I don't mean to suggest this is the type you're working with here, but I offer a relatable character to which you can add traits or from which you can remove them to fit the particulars of your experience.
For him, running a business is as much an exercise in tradeoffs and compromises as building an engineering system probably is for you:
You end up running with an imperfect design because of time constraints and because you're a slave to shipping. He runs with an imperfect business plan because that's what his board thinks is best and because he's a slave to their opinions. You devote time and energy to a technology only to have it fail when you need it most. He pursues partnerships and deals that fall through because of unforeseen differences, despite his best efforts.

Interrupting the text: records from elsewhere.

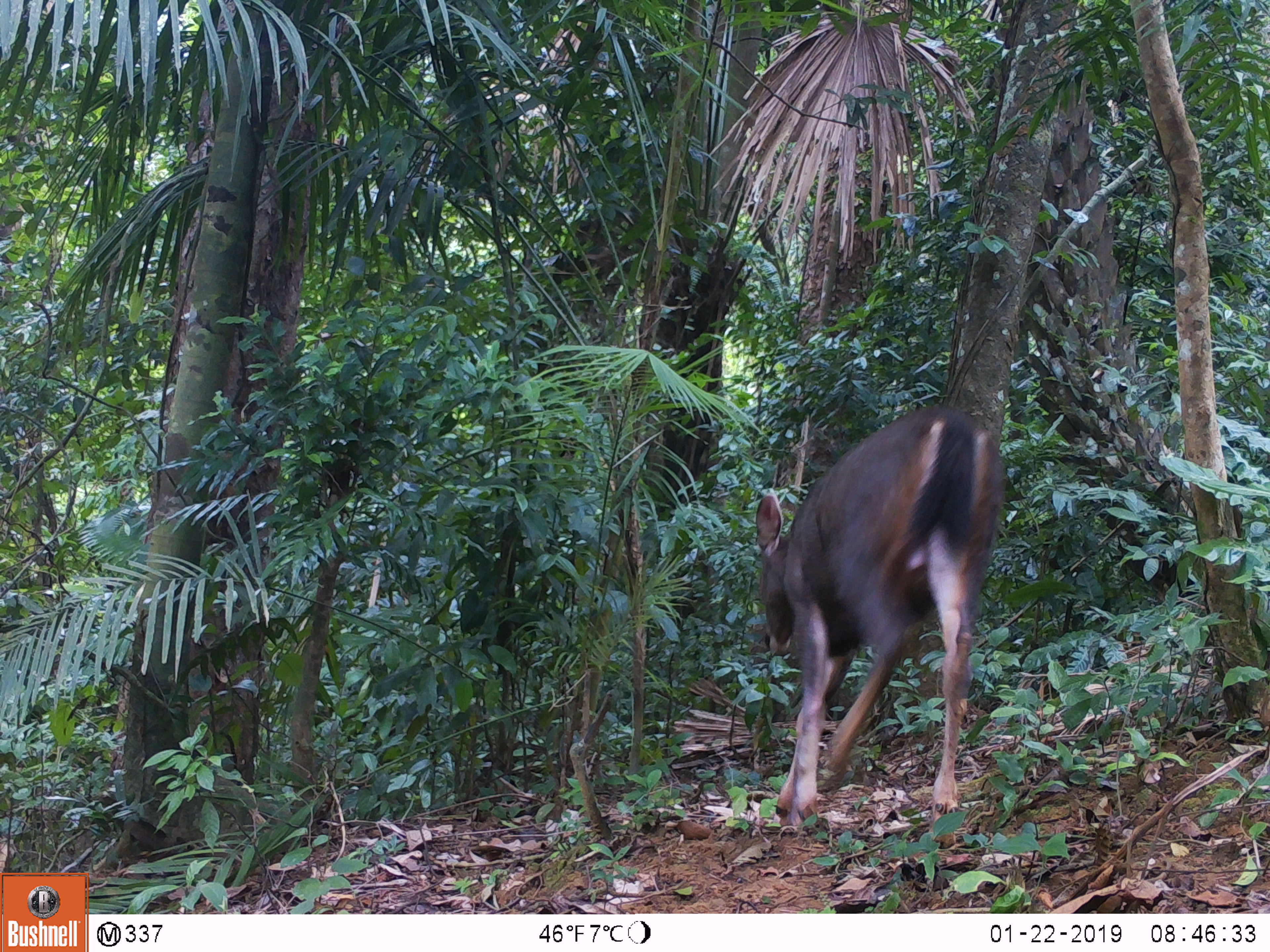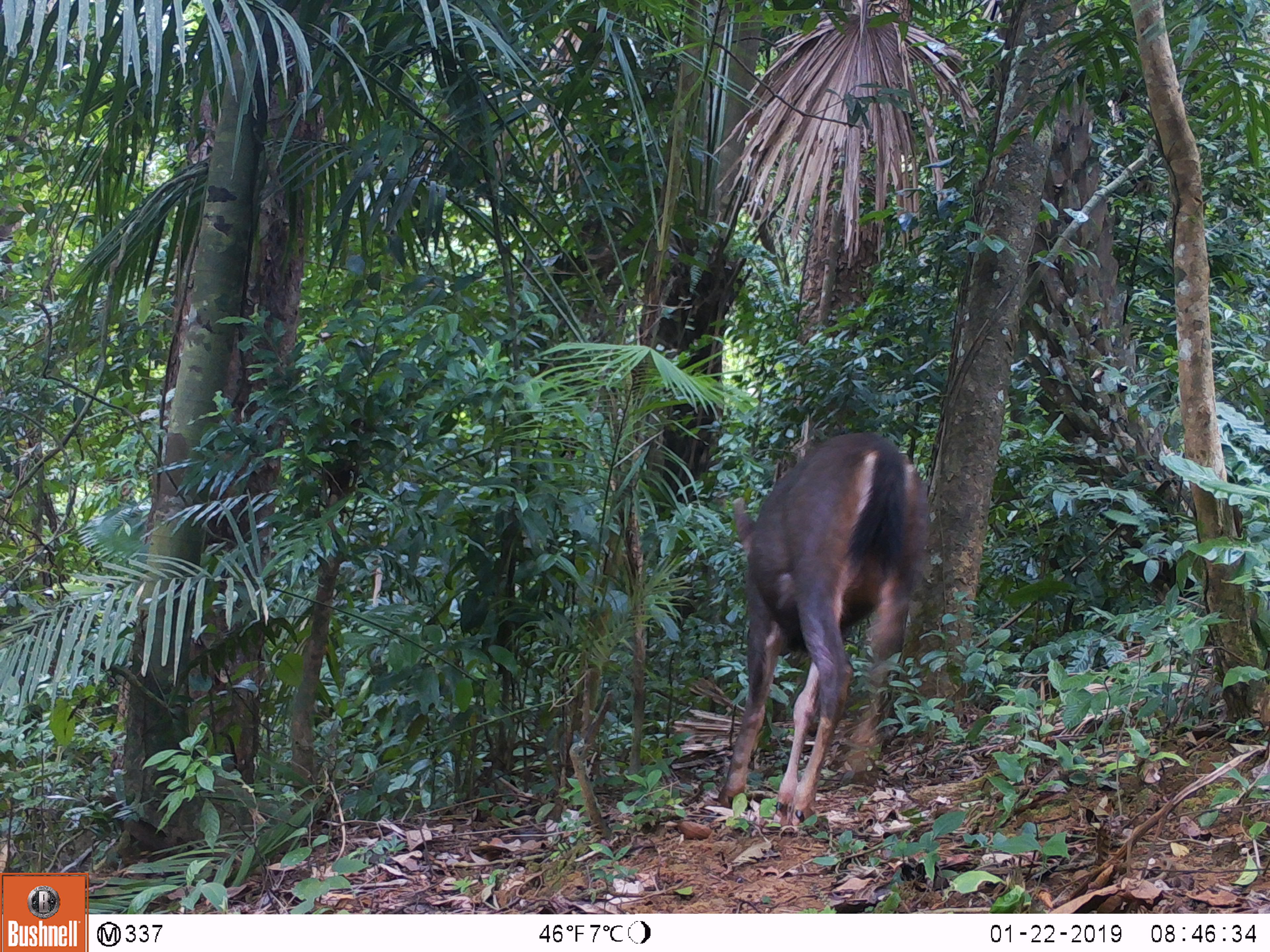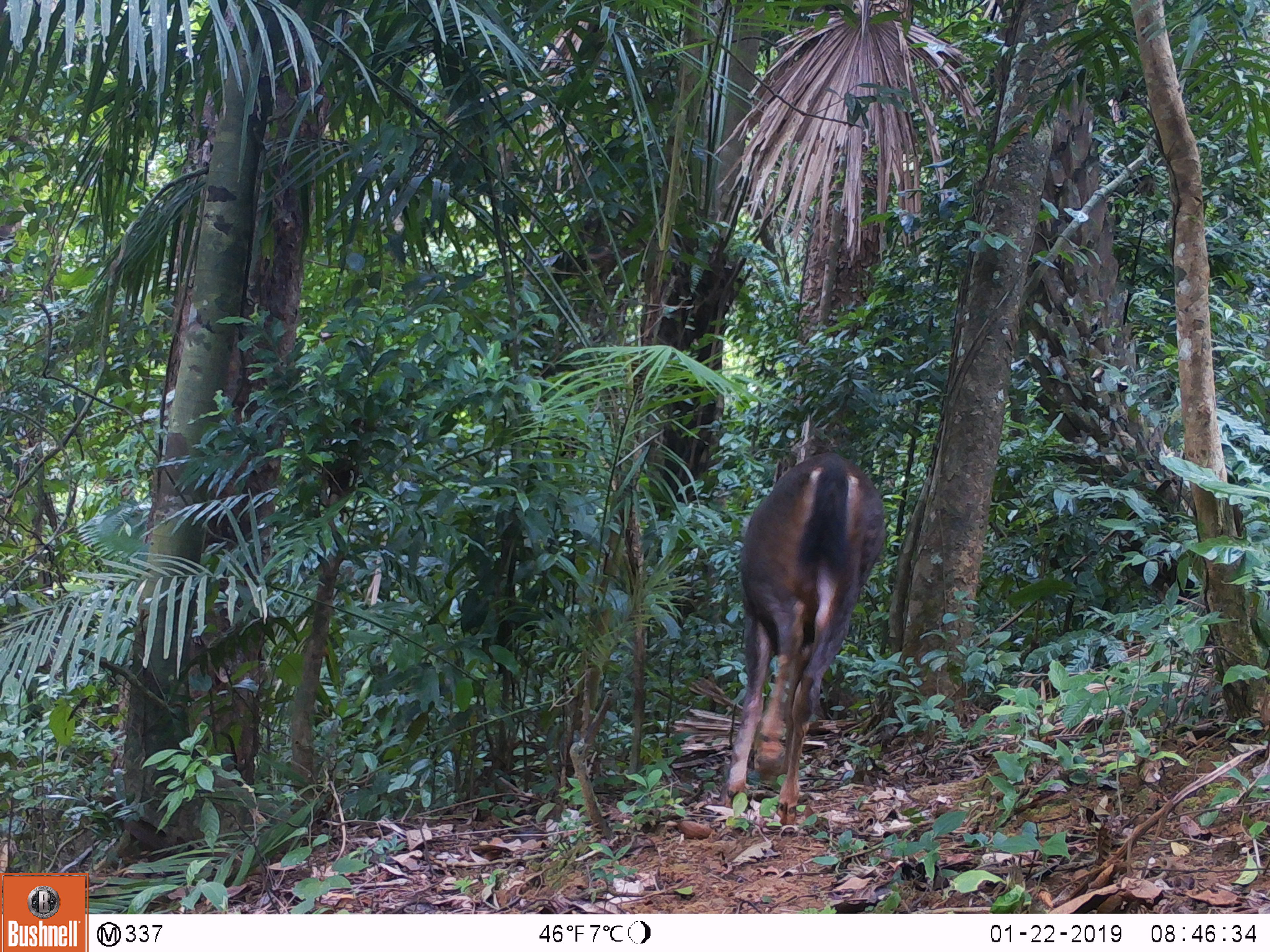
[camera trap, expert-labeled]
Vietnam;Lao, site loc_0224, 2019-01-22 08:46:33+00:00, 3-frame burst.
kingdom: Animalia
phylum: Chordata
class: Mammalia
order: Artiodactyla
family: Cervidae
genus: Rusa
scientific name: Rusa unicolor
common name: sambar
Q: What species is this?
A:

You end up rewriting your architecture because it didn't meet your requirements as well as you expected. He pivots the business because his original business plan isn't panning out as he anticipated. Et cetera.
The point is that generally people in management can be assumed to be doing their best. Despite what hacker news and TechCrunch try to convince you, running a company is a job just the same as building an engineering system. Incentives aren't always aligned, you have to cut corners, and conflicts are unavoidable. As someone on the inside of engineering divisions of technology giants, I can tell you that you get this sort of conflict and frustration even at these "engineering-first" sorts of places.
Naturally some companies are better than others. You want to find a manager who thinks of himself as your equal rather than your slaver. Instead of asking yourself "does this management know what it's doing?" ask yourself "does this management make me better as a professional?" If you can say "yes" to the second question, the answer to the first question doesn't matter. The company can fail, but if you come out of it better than you came in, you still succeeded.